Wild bee populations have been struggling of late, and in America’s bread basket these important pollinators have seen their numbers shrink dramatically. A new study suggests that the culprit for the decline may be the crops we’re growing, and it puts the blame on the dramatic increase in corn cultivation in the wake of recent federal mandates to blend corn ethanol into gasoline. The BBC reports:
[The study’s] results show that numbers of wild bees likely declined by 23% between 2008 and 2013 in key agricultural regions in California, the Midwest, in Great Plains states and in the Mississippi river valley.
The study also showed that 39% of US croplands that depend on pollinators are suffering a significant mismatch between the demand for pollination and the supply of bees. […]

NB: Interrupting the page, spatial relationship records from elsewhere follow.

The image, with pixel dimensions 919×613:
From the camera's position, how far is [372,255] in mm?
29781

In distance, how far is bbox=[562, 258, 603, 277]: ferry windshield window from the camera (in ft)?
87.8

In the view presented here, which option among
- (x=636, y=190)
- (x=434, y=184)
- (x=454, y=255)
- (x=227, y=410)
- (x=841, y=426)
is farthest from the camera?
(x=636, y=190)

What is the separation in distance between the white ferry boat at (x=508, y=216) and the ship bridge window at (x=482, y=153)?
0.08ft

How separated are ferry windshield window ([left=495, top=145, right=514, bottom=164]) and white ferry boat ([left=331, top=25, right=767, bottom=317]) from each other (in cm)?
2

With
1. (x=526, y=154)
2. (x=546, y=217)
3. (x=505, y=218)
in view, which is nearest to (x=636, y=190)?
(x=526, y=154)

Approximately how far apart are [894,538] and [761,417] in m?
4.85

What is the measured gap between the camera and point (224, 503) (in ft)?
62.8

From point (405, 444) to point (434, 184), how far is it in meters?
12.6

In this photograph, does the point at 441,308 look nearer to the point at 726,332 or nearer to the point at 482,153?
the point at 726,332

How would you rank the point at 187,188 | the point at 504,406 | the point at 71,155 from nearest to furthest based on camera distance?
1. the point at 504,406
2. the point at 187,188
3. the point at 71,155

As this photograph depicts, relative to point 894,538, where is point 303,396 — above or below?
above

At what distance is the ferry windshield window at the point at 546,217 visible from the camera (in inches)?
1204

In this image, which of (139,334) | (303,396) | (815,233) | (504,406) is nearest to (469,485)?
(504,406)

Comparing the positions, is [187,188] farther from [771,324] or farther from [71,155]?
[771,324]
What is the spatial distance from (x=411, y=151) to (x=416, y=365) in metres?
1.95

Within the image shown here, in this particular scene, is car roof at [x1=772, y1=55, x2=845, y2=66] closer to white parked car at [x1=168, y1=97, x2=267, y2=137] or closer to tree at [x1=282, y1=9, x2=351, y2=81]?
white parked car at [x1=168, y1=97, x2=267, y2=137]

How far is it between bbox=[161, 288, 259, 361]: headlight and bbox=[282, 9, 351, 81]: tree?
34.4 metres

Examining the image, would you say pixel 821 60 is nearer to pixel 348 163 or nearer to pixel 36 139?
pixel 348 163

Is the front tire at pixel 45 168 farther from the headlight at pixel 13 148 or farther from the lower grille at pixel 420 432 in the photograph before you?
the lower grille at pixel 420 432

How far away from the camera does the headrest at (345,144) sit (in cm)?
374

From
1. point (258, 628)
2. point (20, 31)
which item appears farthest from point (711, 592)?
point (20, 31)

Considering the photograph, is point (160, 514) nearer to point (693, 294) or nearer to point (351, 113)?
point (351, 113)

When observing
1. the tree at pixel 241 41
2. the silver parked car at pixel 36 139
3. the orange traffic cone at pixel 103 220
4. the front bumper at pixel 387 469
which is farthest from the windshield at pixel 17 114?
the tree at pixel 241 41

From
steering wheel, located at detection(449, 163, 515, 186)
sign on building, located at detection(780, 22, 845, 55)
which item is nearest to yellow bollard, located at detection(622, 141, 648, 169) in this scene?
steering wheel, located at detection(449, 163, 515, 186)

The most important reason for the decline in numbers according to the authors is the increased demand for biofuels, which has seen more land turned over to growing grains. US law requires that all gasoline sold contains at least 10% ethanol, mostly made from corn.
So, to recap: America’s biofuel mandates don’t lower emissions, they raise global food prices and starve the world’s poor, they cost drivers billions at the pump every year, and they decimate wild bee populations.
It’s rare that a policy comes along that offers so little to so many distinct groups of shareholders. In that respect, perhaps there is something impressive about the Renewable Fuel Standard: It’s found that elusive policy sour spot. The sooner these quotas are rolled back, the better.